Please name the magazines that the passage on interwar interior decoration says wrote up several flat-decorating schemes.

--- Passage given ---
<<<<

In one respect the interwar period was still a golden
age, and that was for interior decoration. Fashionable
families who gave up their great houses and installed
themselves in flats wanted and, on the whole, could still
afford some compensation for their novel anonymity in
the shape of good furniture and design. In this period
there was probably more originality in decorating work
than ever before. One little-remembered factor in the
increasing separation of architecture from interior design
was the apartment block, for in a flat there was no need
to employ an architect but plenty of opportunity to
display good taste. Decorating firms of the 1920's and '30's
are recalled usually for their contributions to country
houses, but blocks of flats like those in Grosvenor Square
were their staple fare. Several such schemes were chattily
written up in magazines like Vogue and Harper's Bazaar.

>>>>

--- Listed entries ---
<<<<

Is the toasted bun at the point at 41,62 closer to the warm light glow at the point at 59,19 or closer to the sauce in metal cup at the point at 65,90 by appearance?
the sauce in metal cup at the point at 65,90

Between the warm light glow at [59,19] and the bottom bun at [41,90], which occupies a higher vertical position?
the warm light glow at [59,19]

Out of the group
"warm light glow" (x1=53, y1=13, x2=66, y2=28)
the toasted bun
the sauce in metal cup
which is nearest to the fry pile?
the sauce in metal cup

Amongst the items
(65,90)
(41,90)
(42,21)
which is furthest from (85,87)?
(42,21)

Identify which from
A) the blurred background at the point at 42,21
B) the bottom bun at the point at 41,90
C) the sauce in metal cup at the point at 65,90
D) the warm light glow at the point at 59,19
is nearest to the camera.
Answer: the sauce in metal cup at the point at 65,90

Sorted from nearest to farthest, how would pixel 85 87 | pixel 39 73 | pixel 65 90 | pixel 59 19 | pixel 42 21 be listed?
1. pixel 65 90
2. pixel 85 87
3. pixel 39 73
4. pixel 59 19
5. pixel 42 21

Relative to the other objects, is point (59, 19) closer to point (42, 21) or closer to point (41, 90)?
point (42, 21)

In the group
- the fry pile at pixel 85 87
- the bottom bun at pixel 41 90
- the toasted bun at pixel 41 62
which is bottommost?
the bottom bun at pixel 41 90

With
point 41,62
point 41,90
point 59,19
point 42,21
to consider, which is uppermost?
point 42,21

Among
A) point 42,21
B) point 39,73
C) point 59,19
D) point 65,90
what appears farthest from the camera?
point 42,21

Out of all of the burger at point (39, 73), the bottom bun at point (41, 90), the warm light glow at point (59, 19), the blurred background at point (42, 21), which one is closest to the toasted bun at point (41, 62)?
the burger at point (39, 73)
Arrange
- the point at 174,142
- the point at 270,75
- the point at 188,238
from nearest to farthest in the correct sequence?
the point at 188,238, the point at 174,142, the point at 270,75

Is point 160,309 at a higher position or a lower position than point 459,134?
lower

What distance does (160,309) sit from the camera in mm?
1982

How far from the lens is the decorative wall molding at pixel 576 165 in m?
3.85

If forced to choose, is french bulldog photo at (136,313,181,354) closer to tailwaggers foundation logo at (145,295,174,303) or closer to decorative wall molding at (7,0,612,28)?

>>>>

--- Solved exercise ---
Vogue and Harper's Bazaar.